Are Bulk Retractions Fair?

Why can journals jettison hundreds of articles without being specific, or paying any real price?

There have been multiple bulk retraction events over the past few years, with the most memorable perhaps the 500+ retracted by Wiley and Hindawi just over a year ago, which led to a massive devaluation of Wiley and the CEO’s ouster.

Other publishers didn’t have the market to punish them. Wiley’s travails followed 100+ papers retracted by PLOS ONE last August. IOP retracted 350 papers and then another 494 papers after an investigation found that “some papers may have been created, manipulated, and/or sold by a commercial entity.”
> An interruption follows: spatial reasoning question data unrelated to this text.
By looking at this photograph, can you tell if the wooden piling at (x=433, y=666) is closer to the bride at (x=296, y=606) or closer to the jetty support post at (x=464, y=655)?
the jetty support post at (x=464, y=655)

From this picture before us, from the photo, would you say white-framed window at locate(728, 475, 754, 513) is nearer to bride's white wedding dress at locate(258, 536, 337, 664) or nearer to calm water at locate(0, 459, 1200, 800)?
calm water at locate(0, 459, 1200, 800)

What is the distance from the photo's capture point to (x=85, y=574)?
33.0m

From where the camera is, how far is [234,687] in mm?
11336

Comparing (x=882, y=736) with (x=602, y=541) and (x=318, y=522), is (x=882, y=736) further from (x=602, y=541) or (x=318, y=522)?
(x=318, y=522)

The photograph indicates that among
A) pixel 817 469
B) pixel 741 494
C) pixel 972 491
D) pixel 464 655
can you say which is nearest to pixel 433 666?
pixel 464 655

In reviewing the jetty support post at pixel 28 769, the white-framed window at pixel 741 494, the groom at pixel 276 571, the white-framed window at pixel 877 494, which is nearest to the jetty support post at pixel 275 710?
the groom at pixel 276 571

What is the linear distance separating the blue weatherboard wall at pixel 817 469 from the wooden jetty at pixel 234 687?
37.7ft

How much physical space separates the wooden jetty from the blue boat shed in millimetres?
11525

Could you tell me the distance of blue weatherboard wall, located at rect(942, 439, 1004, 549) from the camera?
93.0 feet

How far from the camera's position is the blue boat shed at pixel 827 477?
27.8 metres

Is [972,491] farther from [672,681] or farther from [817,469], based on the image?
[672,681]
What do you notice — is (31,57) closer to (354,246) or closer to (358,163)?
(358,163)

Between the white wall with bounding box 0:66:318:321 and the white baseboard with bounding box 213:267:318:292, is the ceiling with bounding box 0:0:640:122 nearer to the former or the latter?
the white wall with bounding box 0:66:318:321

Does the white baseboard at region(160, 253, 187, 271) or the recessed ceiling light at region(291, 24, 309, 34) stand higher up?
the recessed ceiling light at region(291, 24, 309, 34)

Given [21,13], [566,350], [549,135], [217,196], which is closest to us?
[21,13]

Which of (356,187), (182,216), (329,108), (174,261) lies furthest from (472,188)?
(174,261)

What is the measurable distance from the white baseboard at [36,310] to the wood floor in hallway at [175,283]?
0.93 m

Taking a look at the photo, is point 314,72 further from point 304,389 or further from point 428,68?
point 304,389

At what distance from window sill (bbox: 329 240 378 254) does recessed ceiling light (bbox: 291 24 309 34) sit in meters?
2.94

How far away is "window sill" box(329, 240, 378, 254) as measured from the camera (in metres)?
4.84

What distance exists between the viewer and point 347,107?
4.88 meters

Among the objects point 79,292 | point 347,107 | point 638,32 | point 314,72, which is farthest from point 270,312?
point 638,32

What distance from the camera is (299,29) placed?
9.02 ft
  • Bulk retractions were a theme in 2022, with SAGE and Elsevier also involved.
  • The reason is routinely cited as “manipulated peer review.”

The journals involved are uniformly APC-based OA journals. This is no surprise to the experienced skeptics among us — a volume-based business model incentivizes practices that pump more papers through the editorial pipeline, often beyond capacity, for the sake of feeding the bottom line.

Two initiatives have been developed to deal with the obvious, avoidable, but now entrenched downsides of the APC model — COPE guidance, and the STM Integrity Hub.

Neither of these addresses the publisher’s culpability in these schemes and the ensuing retractions.